** Opening EXERCISE PASSAGE block **

The presence of C60-NH2 can promote to form Pd nanoflower shape and enhance the adsorption of reactant molecules onto the catalytic sites of the Pd nanoparticles through the ππ stacking and electrostatic interaction. Moreover, the structure of Pd NFs/ C60-NH2 has no change after the catalytic reaction, which also indicates that the attachment between Pd NFs and C60-NH2 is sufficiently strong. Herein the catalytic activity of the Pd catalyst was also estimated by turnover frequency (TOF). As shown in Table 1, the Pd NFs/C60-NH2 gives a remarkable TOF of 12.35 min -1 at room temperature. Compared to other similar composites containing Pd-based catalysts [13-17], Pd NFs/C60-NH2 also shows higher catalytic activity for the reaction of reducing 4-NP, suggesting that the self-assembled Pd nanoflowers on C60-NH2 support is an efficient approach for the preparation of high-performance metal nanocatalysts. For practical applications, the reusability of the catalyst has been studied. As shown in Fig. 3, the conversion of 4-NP could keep over 91% after eight cycles, which exhibits excellent recyclability of the Pd NFs/C60-NH2 catalyst.

** Closing EXERCISE PASSAGE block **
** Opening SUPPLIED MATERIAL block **

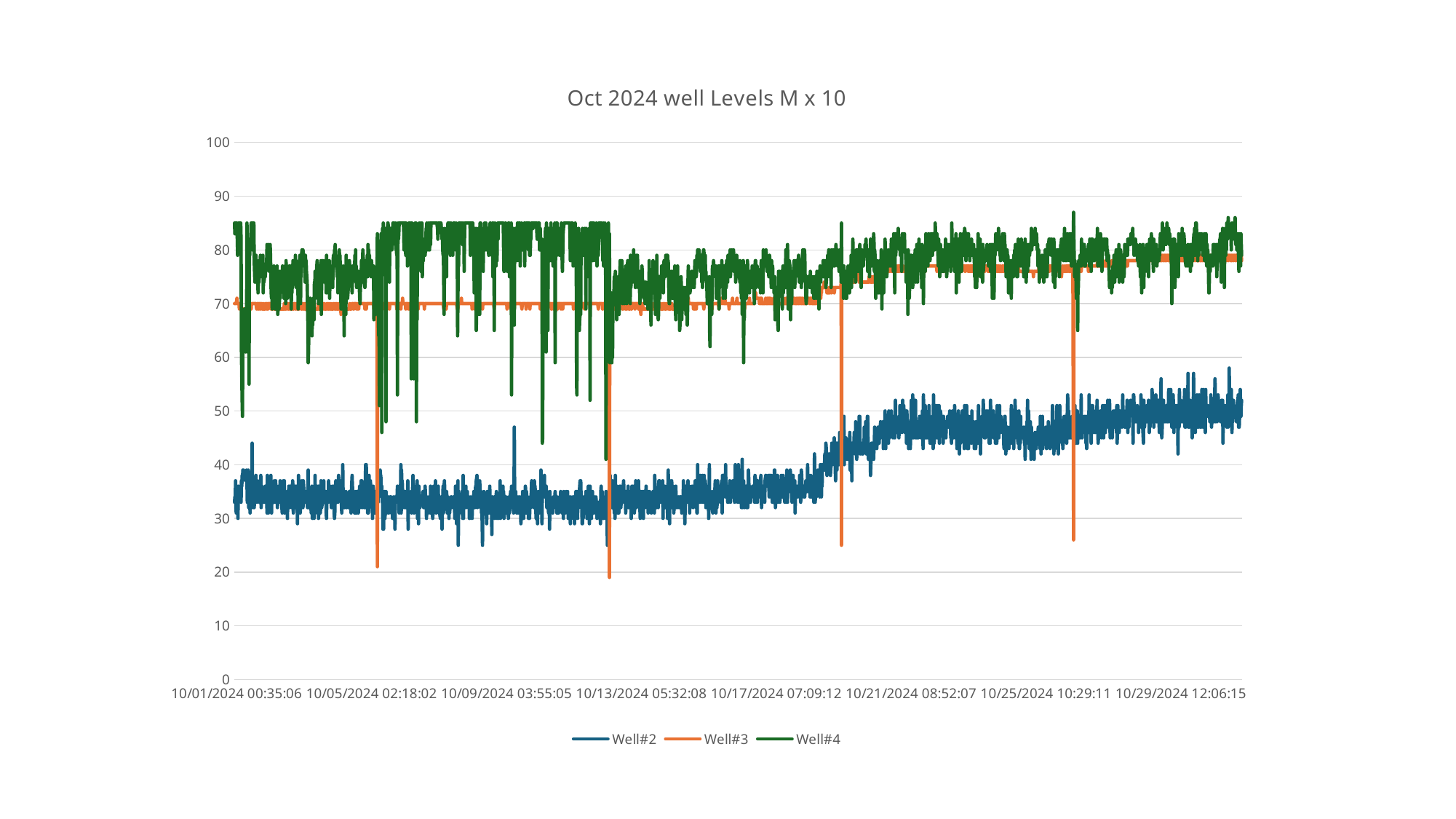
Which series generally has the lowest values across the chart? Well#2 Is the value for Well#3 at the start of the month (around 10/01/2024) greater or less than 60? greater Which series generally has the highest values across the chart? Well#4 How many series does the legend list? 3 What is the title of the chart? Oct 2024 well Levels M x 10 Is the value for Well#2 at the start of the month (around 10/01/2024) greater or less than 40? less What kind of chart is shown on the slide? line chart Does the Well#2 series generally rise or fall from the start of October to the end of October? rise How many date labels are shown along the x axis? 8 Is the value for Well#2 at the end of the month (around 10/29/2024) greater or less than 40? greater Which series is drawn in green? Well#4 Around 10/09/2024, which series has the larger value, Well#4 or Well#2? Well#4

** Closing SUPPLIED MATERIAL block **

EXERCISE OBJECTIVE.
In the catalyst passage, condense the paragraph beginning "The presence of C60-NH2" into a short bulleted list that keeps its main facts.

SOLUTION TO THE PROBLEM.
- C60-NH2 promotes the formation of Pd nanoflowers. Through ππ stacking and electrostatic interaction, it also enhances adsorption of reactant molecules onto the Pd catalytic sites.
- The structure of Pd NFs/C60-NH2 is unchanged after the catalytic reaction, which indicates a strong attachment between Pd NFs and C60-NH2.
- At room temperature, Pd NFs/C60-NH2 gives a remarkable turnover frequency (TOF) of 12.35 min -1 (Table 1).
- It is more active for reducing 4-NP than other similar Pd-based composites [13-17]. This suggests that self-assembling Pd nanoflowers on a C60-NH2 support is an efficient way to prepare high-performance metal nanocatalysts.
- Conversion of 4-NP stays above 91% after eight cycles (Fig. 3), which shows excellent recyclability.